Max Gunawan


As architect and designer Max Gunawan was growing up in Jakarta, Indonesia, “buying a toy was a luxury that happened rarely.” Embracing that limitation as a challenge, he began making his own toys from found objects – and gained confidence in the process. Gunawan remembers, “I had to use my imagination to keep myself occupied. That's part of the reason I enjoy making things with my hands.” Making things also got him thinking in terms of “having more, using less,” a theme that would appear later in his work.

Gunawan earned a bachelor’s in architecture from Wesleyan University in Middletown, Connecticut, where he was inspired by the work of Japanese architect Tadao Ando. “I was immediately drawn to his simplicity in design, and the way he sculpted light into his buildings through simple forms really moved me.” That Japanese aesthetic stayed with Gunawan as well.

After 10 years as a practicing architect, designing retail spaces, Gunawan became restless and started experimenting with product design – beginning with a folding modular house that would fit into a car. He now runs his own San Francisco-based design studio full-time. Always drawn to good lighting, he made his product debut with the Lumio Book Lamp (2013).

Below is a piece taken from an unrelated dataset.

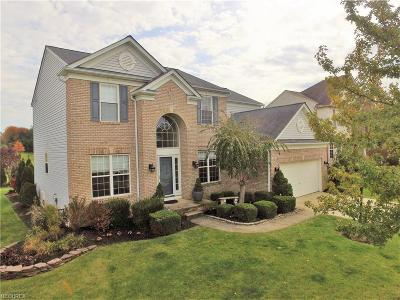Brunswick Single Family Home For Sale: 1243 Terrington Dr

The backstory: Gunawan was moving a heavy pendant light when it occurred to him how much empty space it held, and that gave him an idea for a light fixture compact enough to be toted from place to place. He jotted the thought on a piece of paper and placed it in his sketchbook. From there, multiple design references – origami, an unfurling bridge in London, that original modular house, even the sketchbook itself – influenced the final form of a traditional book. Ultimately, says Gunawan, “I was looking for a functional solution to how to make the design as portable as possible, and the book, something I always carry with me, was a natural solution.”

“At the core,” says Gunawan, “I wanted to create beautiful lighting that people can experience wherever they are.” Uniquely versatile, the Lumio Book Lamp resembles a book when closed, then unfurls into a lamp that lights from within when opened. “It’s functional,” he says, “but I also love the parallel between the idea of a book that enlightens you intellectually and an object that literally illuminates.” Lumio can be laid flat, fanlike, or opened a full 360 degrees for a classic lantern shape.

The origin story of Gunawan’s business is a modern one. First, he raised capital on Kickstarter, then went to Shark Tank, the TV show where hopeful entrepreneurs present their ideas to business moguls. Every host wanted to invest in Gunawan’s idea, and Lumio sales took off.

After the success of Lumio the lamp, Lumio the company became focused on “creating objects that will impact people with their beauty and functionality,” says Gunawan. Lumio has won several awards, including the 2015 Good Design Award for Product Design, Best in Category.